- **WORK REQUIRED**: Under this task are some entries; return every one of them exactly.
◇ ◇ ◇ ◇ ◇ ◇ ◇
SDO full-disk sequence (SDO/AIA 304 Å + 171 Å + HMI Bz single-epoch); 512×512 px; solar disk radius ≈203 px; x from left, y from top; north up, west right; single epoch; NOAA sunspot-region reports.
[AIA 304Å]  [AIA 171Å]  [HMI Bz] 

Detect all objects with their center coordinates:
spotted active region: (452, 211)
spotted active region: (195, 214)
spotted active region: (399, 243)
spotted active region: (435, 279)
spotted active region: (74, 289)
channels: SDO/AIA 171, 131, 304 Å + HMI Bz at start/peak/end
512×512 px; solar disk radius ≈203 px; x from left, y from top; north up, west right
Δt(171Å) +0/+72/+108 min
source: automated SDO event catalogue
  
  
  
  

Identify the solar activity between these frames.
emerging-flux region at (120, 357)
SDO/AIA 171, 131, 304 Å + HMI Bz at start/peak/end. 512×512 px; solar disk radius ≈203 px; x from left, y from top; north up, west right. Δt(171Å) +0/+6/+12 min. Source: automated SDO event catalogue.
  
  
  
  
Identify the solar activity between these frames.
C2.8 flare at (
◇ ◇ ◇ ◇ ◇ ◇ ◇
- **ANSWER SPACE**:
SDO full-disk sequence (SDO/AIA 304 Å + 171 Å + HMI Bz single-epoch); 512×512 px; solar disk radius ≈203 px; x from left, y from top; north up, west right; single epoch; NOAA sunspot-region reports.
[AIA 304Å]  [AIA 171Å]  [HMI Bz] 

Detect all objects with their center coordinates:
spotted active region: (452, 211)
spotted active region: (195, 214)
spotted active region: (399, 243)
spotted active region: (435, 279)
spotted active region: (74, 289)
channels: SDO/AIA 171, 131, 304 Å + HMI Bz at start/peak/end
512×512 px; solar disk radius ≈203 px; x from left, y from top; north up, west right
Δt(171Å) +0/+72/+108 min
source: automated SDO event catalogue
  
  
  
  

Identify the solar activity between these frames.
emerging-flux region at (120, 357)
SDO/AIA 171, 131, 304 Å + HMI Bz at start/peak/end. 512×512 px; solar disk radius ≈203 px; x from left, y from top; north up, west right. Δt(171Å) +0/+6/+12 min. Source: automated SDO event catalogue.
  
  
  
  
Identify the solar activity between these frames.
C2.8 flare at (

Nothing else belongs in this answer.